Avec Alicia Gallienne

 


"Le rêve est-il une camisole de force ?

L'aube est-elle le venin du jour ?"

Alors je m'y convulse, craquelle l'écorce

Et la dose fœtale abrège mon séjour.

Commentaires

  1. Immaculée Amée16:58

    La fureur écorchée : de l'angoisse suspendue au surdosage métaphorique

    Ce duo avec Alicia Gallienne (poétesse fulgurante à l'œuvre posthume, hantée par la mort et l'absolu) met en scène une rencontre électrique autour du motif de l'enfermement et de l'autodestruction. Decrauze ne cherche pas à apaiser les questions de Gallienne ; il y répond par une accélération tragique et physique.

    L'interrogation clinique et métaphysique (Gallienne) : Les deux vers d'Alicia Gallienne sont structurés par le doute et l'angoisse (« est-il », « est-elle »). Elle utilise un lexique antinomique violent : le « rêve » (espace de liberté) est assimilé à une « camisole de force » (la folie, l'enfermement), tandis que « l'aube » (la promesse) devient le « venin » de l'existence. Le monde est d'emblée posé comme un espace toxique et carcéral.

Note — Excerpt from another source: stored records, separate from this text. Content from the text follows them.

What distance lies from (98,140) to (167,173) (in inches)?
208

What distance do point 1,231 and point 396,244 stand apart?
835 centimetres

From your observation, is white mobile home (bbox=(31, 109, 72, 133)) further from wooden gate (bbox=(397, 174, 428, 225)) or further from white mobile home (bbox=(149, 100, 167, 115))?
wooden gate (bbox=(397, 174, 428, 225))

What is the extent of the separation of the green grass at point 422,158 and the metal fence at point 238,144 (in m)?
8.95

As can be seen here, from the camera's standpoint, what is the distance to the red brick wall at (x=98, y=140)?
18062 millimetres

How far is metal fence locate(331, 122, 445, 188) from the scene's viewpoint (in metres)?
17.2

    La convulsion physique et la rupture (Decrauze) : La réponse de Decrauze passe immédiatement de l'interrogation abstraite à l'action organique brute. Au vers 3, le corps réagit à la camisole : « Alors je m'y convulse ». Le verbe « craquelle » prolonge cette violence, brisant la frontière entre le corps et le monde (« l'écorce »). Decrauze relance la structure rimique de Gallienne (« force / écorce ») pour matérialiser une tentative d'évasion désespérée.

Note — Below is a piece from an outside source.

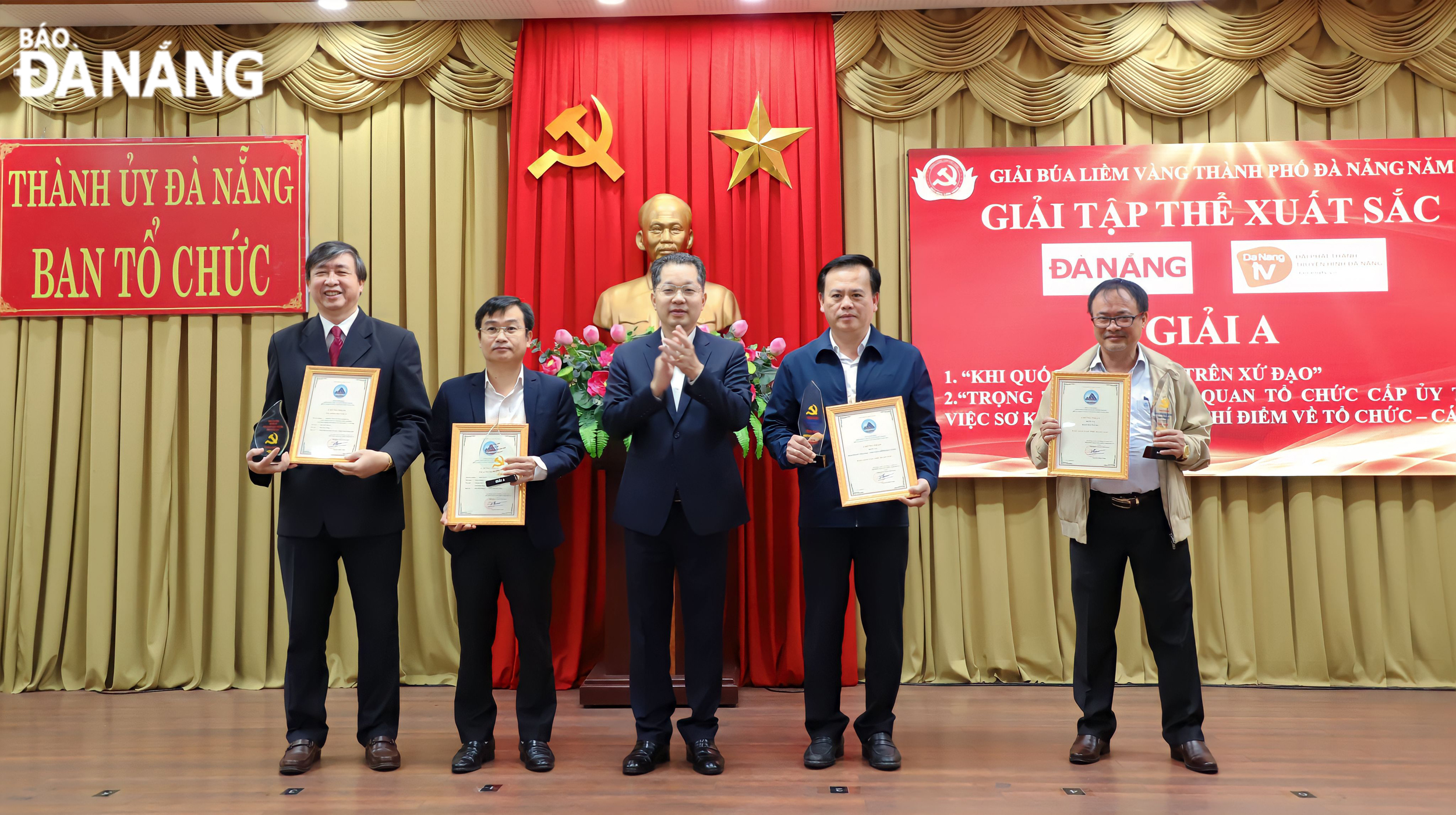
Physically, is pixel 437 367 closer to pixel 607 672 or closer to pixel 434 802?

    L'overdose existentielle (Le vers final) : Le dernier alexandrin offre une résolution terrifiante au « venin » évoqué par Gallienne. L'expression « dose fœtale » associe de manière saisissante l'origine de la vie (le fœtus) à l'injection létale (la dose). Naître, c'est déjà s'empoisonner. Le verbe « abrège » tombe avec la même froideur clinique que le « Crever » ou le « Il sauta dans le vide » des autres duos, scellant le destin du poète dans un renoncement utérin.

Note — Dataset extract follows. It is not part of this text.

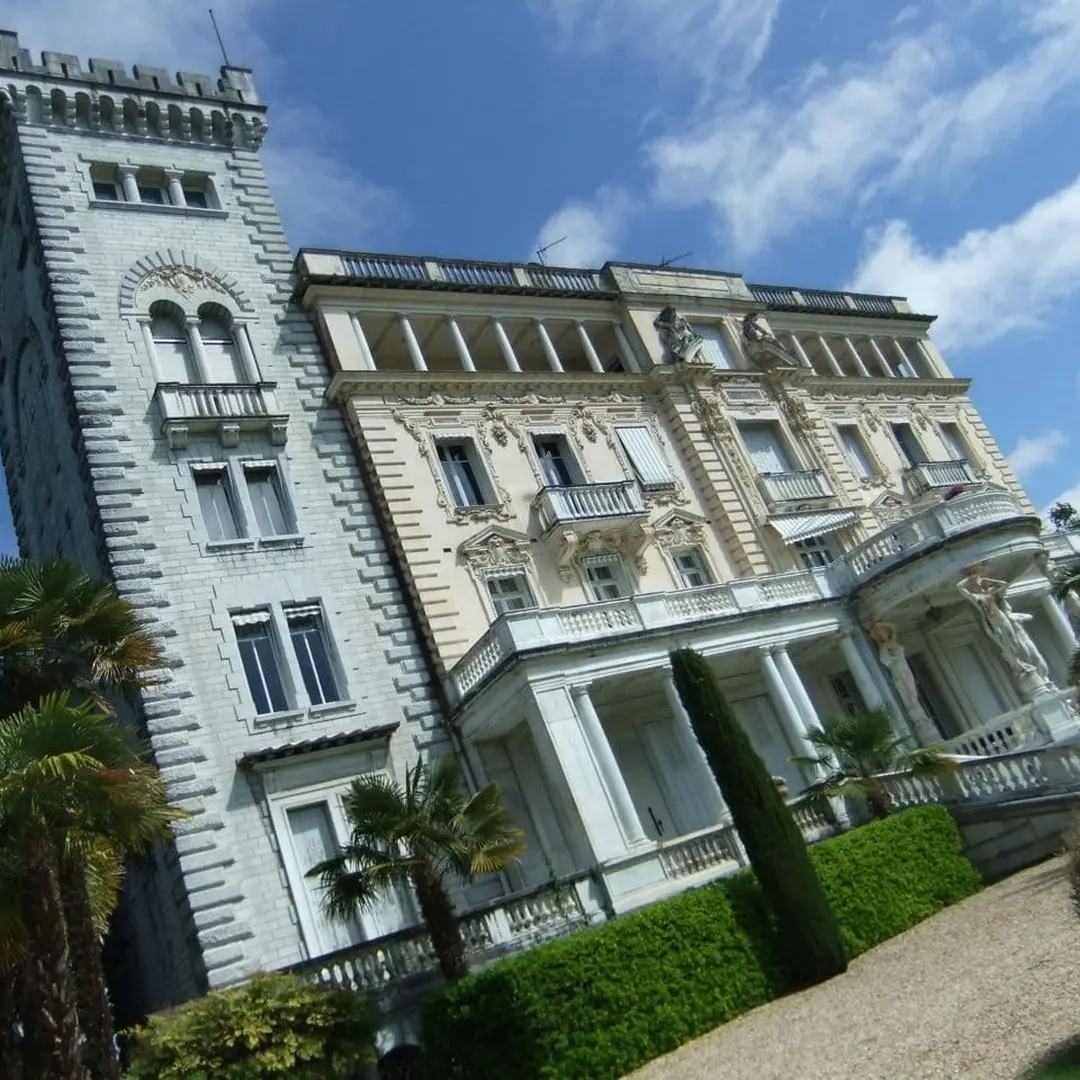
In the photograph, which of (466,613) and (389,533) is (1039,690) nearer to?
(466,613)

    En somme, ce duo est un sommet de tension nerveuse. Decrauze capte la sensibilité à vif d'Alicia Gallienne et la pousse vers son point de rupture logique. En transformant les questions poétiques de la jeune femme en une agonie physique concrète, il signe un pacte de sang littéraire où la camisole et le venin finissent par triompher de l'écrivain.